Parallèlement, Plishka poursuit une belle carrière internationale. Il est Banco à Munich dès 1973. A l’Opéra de Paris, il sera Padre Guardanio dans La Forza del destino (1976 et 1981) et Fasolt (Rheingold, 1978). Il est régulièrement invité aux Chorégies d’Orange : Macbeth (1978, avec Grace Bumbry et Ingvar Wixell), La Forza del destino (1982, avec Montserrat Caballé), Aida (1983), Simon Boccanegra (1985, la seule Amelia Grimaldi de Caballé) et Hérodiade (1987, soirée catastrophe avec l’annulation de Montserrat Caballé, d’Elena Obratzsova et de José Carreras). A la Scala, il chante notamment dans Boris Godounov (1981, sous la direction de Claudio Abbado), le Requiem de Verdi (1981, 1989 et 1992), Anna Bolena (1982, des représentations houleuses où Montserrat Caballé, chahutée à la première fut remplacée par la jeune Cecilia Gasdia), Nabucco (1988, sous le bâton de Riccardo Muti), I Capuleti e I Montecchi (1988, toujours avec Muti). Cette même année, il aura droit à un récital avec piano consacré à des mélodies de Tchaikovsky et de Rachmaninov (il ne devait y avoir grand monde).
Le répertoire de Paul Plishka est estimé à environ 88 rôles. Il aborde une grande variété de styles, avec toujours la même intégrité et le même professionnalisme. Il laisse également un splendide legs discographique ou vidéographie : Norma (avec Beverly Sills et avec Renata Scotto, les deux fois sous la direction de James Levine), Anna Bolena et I Puritani (Sills), Faust (Aragall et Caballé), Les Contes d’Hoffmann (Sutherland et Bonynge), Turandot (Caballé, Carreras, Freni), La Bohème (Scotto, Kraus, Levine), La Forza del destino (Muti),Boris Godounov (Rostropovitch), Le Nozze di Figaro (Levine), Luisa Miller (Levine), The Rake’s progress (Ozawa), Le Cid et Gemma di Vergy déjà cités, au moins trois Requiem de Verdi, le Stabat Mater de Rossini, quelques récitals…
Sa voix était profonde, sa tessiture étendue et son timbre typé était bien reconnaissable. Sa projection lui permettait de remplir sans problème les plus grandes salles. Si le rôle lui en donnait l’occasion, il pouvait se révéler un excellent acteur (les vidéos de Don Carlo ou de Falstaff en témoignent). Valeur sure, sa présence dans la distribution était un gage de qualité et les aficionados lyriques gardaient toujours pour lui une grande affection. Avec Paul Plishka, on perd un peu un vieil ami de la famille.

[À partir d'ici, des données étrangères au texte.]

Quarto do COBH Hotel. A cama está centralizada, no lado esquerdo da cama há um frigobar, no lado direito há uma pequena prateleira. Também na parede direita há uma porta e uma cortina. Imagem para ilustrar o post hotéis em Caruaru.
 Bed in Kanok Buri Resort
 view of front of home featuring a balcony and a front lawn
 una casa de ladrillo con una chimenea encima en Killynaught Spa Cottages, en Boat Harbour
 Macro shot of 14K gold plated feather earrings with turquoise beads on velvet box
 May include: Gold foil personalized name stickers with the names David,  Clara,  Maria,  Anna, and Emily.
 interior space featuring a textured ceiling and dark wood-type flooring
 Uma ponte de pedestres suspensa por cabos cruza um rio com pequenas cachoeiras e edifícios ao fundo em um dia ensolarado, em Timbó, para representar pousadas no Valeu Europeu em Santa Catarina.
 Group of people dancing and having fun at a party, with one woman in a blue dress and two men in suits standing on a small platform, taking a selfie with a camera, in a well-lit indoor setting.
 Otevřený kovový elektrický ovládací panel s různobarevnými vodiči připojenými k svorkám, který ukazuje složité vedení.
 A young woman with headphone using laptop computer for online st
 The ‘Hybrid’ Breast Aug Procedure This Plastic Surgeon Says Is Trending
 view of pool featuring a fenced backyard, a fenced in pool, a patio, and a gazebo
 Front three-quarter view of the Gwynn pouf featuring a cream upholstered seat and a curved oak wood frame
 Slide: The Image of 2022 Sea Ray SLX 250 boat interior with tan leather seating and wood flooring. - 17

La basse américaine fut également au coeur d’un terrible drame. Le 27 juillet 1991, le cadavre de Laura Lynne Ronning, 23 ans, est retrouvé dans un sous-bois. Le jeune fille été abattue d’un balle dans la tempe. Elle a été violée, peut-être même après le meurtre. Les soupçons se portent sur Jeffrey Plishka, le fils de Paul Plishka, lequel possède une ferme pas loin de là. Il est la dernière personne à l’avoir vue vivante. Mais, peu de temps après, Jeffrey disparait : en fait, son père va le cacher pendant les 18 années suivantes. Jeffrey déménage d’un État à l’autre, son père aussi. Il ne peut jamais exercer jamais de travail fixe. Sa vie de fugitif se termine en 2009 quand il est finalement arrêté. Une expertise ADN semble l’accuser et ses déclarations confuses (Jeffrey est déficient mental) ne plaident pas en sa faveur. Il risque la peine capitale. Pourtant, au terme du procès, le jury optera pour l’acquittement : la balle qui avait tué la jeune fille ne provenait pas du chargeur de l’arme à feu appartenant à Jeffrey comme la Police le pensait initialement. Jeffrey Plishka meurt en 2017.